* [ОТРЫВОК]:

══════

В критике националистов со стороны монархистов самым точным определением было: мы, монархисты, на первое место ставим дух русской народности — Православие и его защиту на земле русской — Самодержавие. А националисты — русскую кровь, которая должна питать материализм и западничество, т. е. начала иудейские. Кому этот национализм нужен?
II
Сегодняшний русский патриотизм не вышел за пределы этой дилеммы, и надо признать, что, несмотря на провозглашение в ряде публикаций фраз о пользе для русского народа Православия, необходимости следовать идеям “национальной самобытности” и не отрываться от “отеческих корней”, основной ход мыслей и ценностные ориентиры как раз носят все черты критикуемой, как правило, стороны — масонства и западничества. За фразой стоит утверждение, отрицаемого на словах.

══════

* [ЗАДАНИЯ]:
A. Скопируйте из отрывка без изменений фрагмент от «В критике националистов» до «этот национализм нужен?».
B. Какие две стороны, согласно отрывку, обычно критикуются в публикациях сегодняшнего русского патриотизма?
C. Переведите на английский язык предложение из отрывка: «Кому этот национализм нужен?»

* [ИСХОДНЫЕ ДАННЫЕ]:
══════

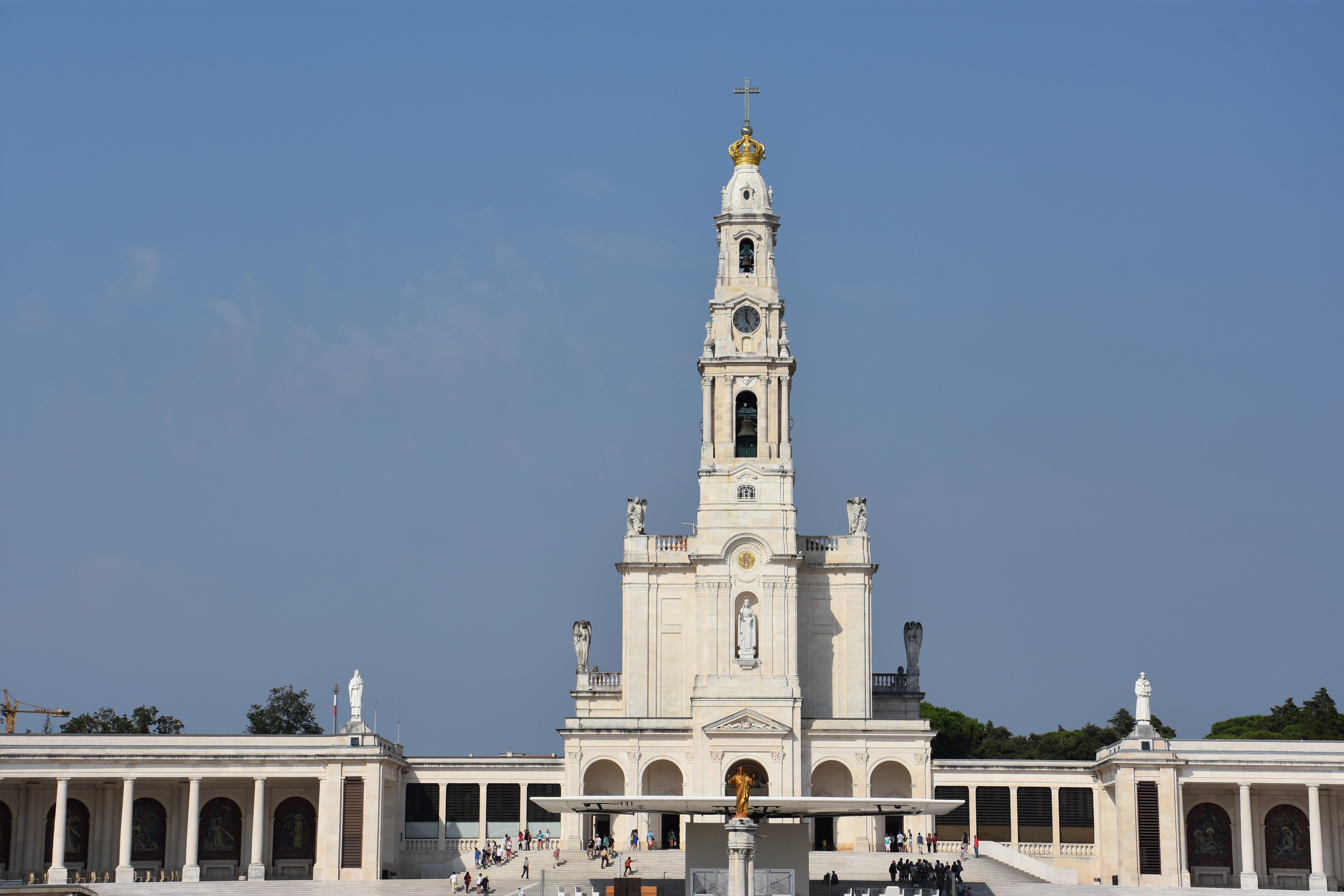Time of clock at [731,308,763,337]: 4:59
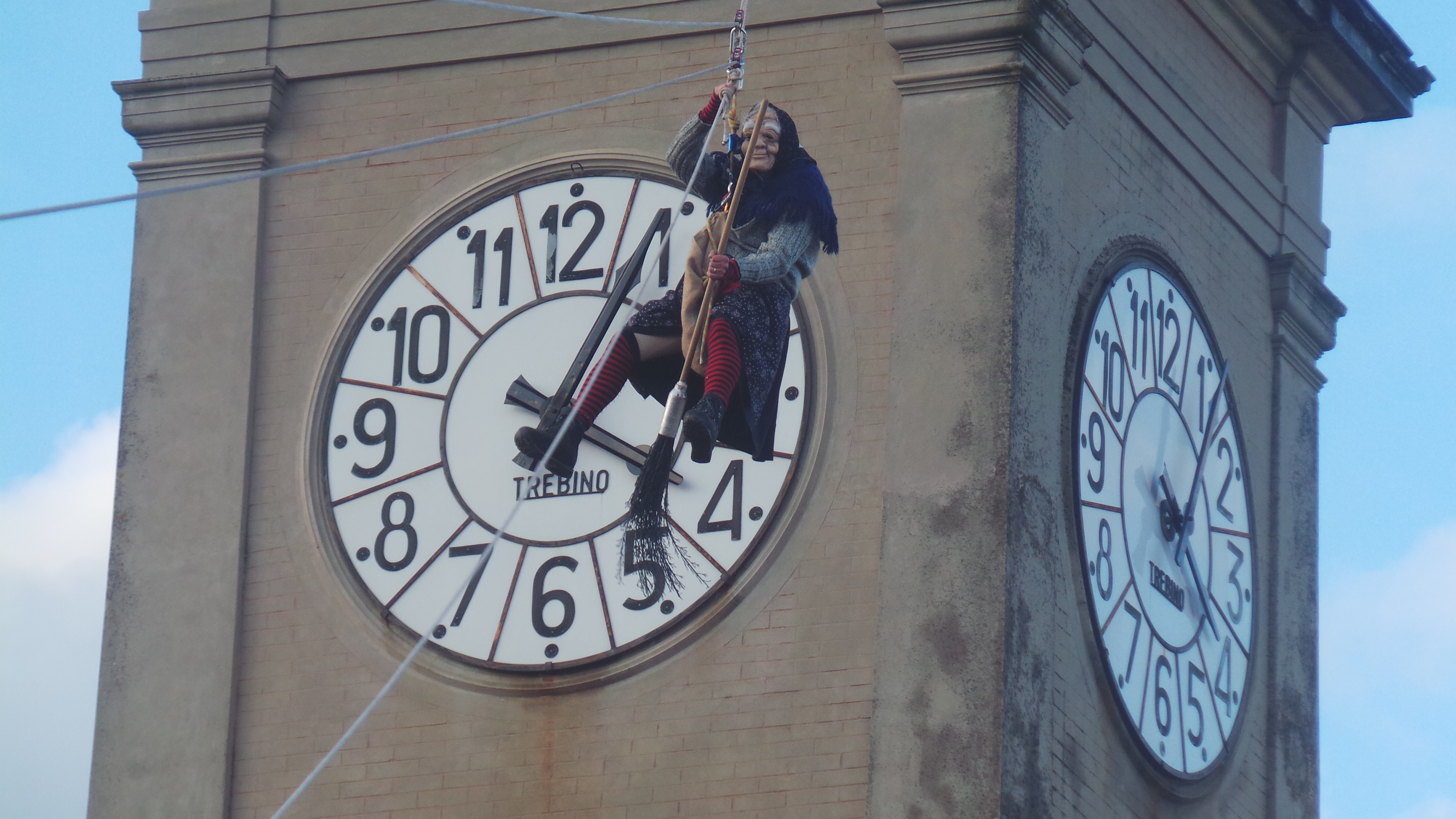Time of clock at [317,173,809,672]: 4:04
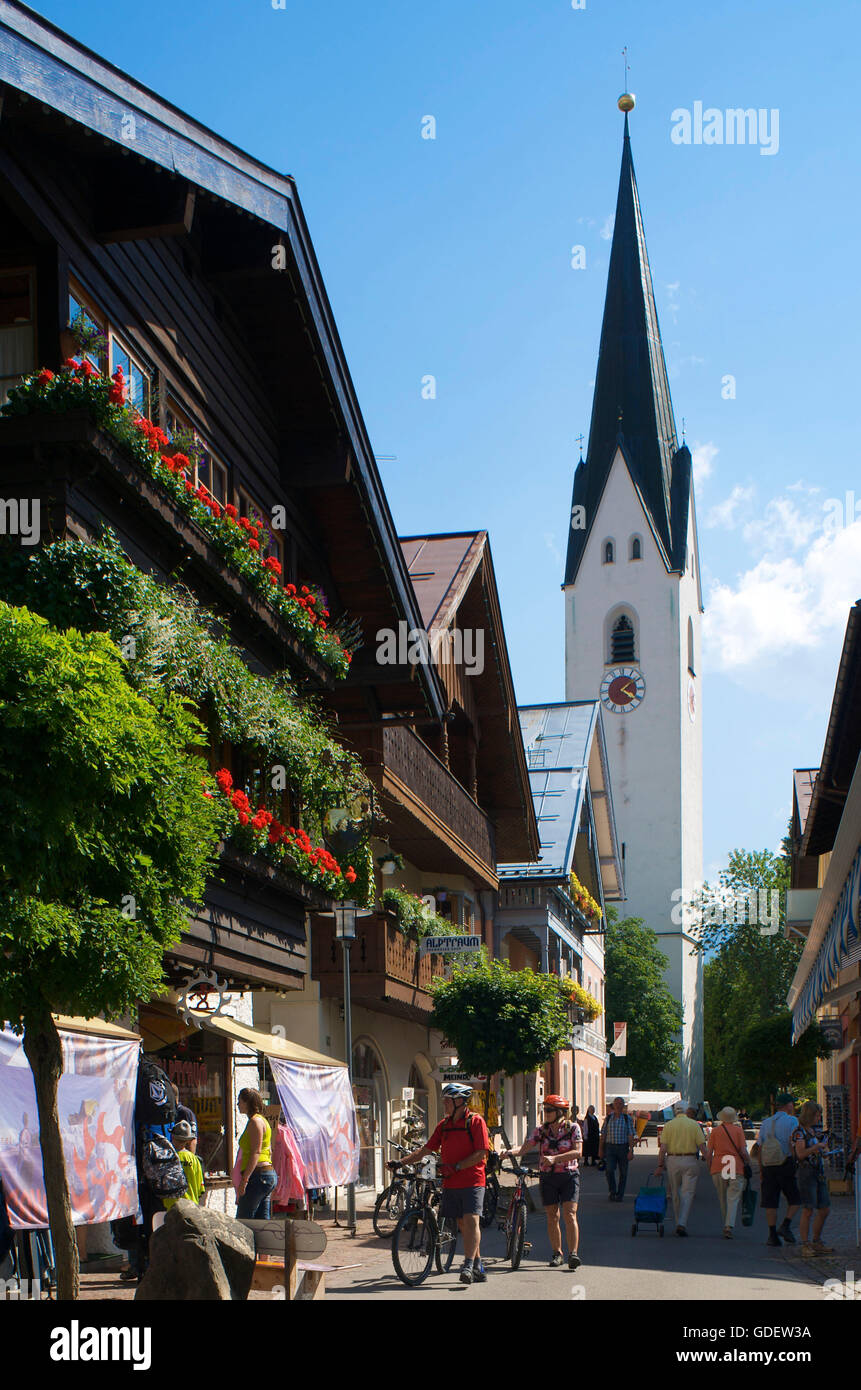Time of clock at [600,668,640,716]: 4:08
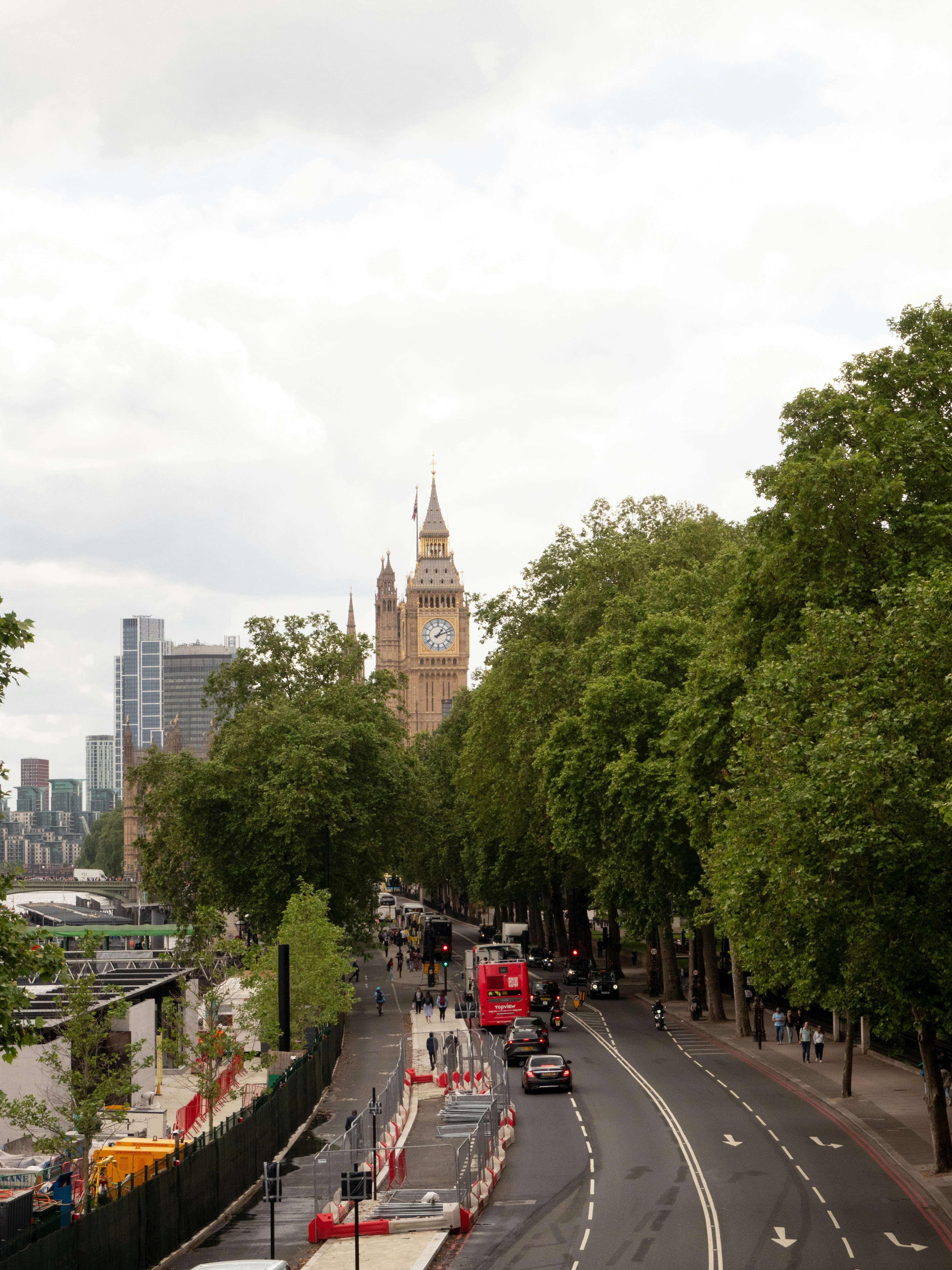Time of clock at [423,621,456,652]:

══════

* [ОТВЕТЫ]:
A.
В критике националистов со стороны монархистов самым точным определением было: мы, монархисты, на первое место ставим дух русской народности — Православие и его защиту на земле русской — Самодержавие. А националисты — русскую кровь, которая должна питать материализм и западничество, т. е. начала иудейские. Кому этот национализм нужен?

B. Масонство и западничество.

C. Who needs this nationalism?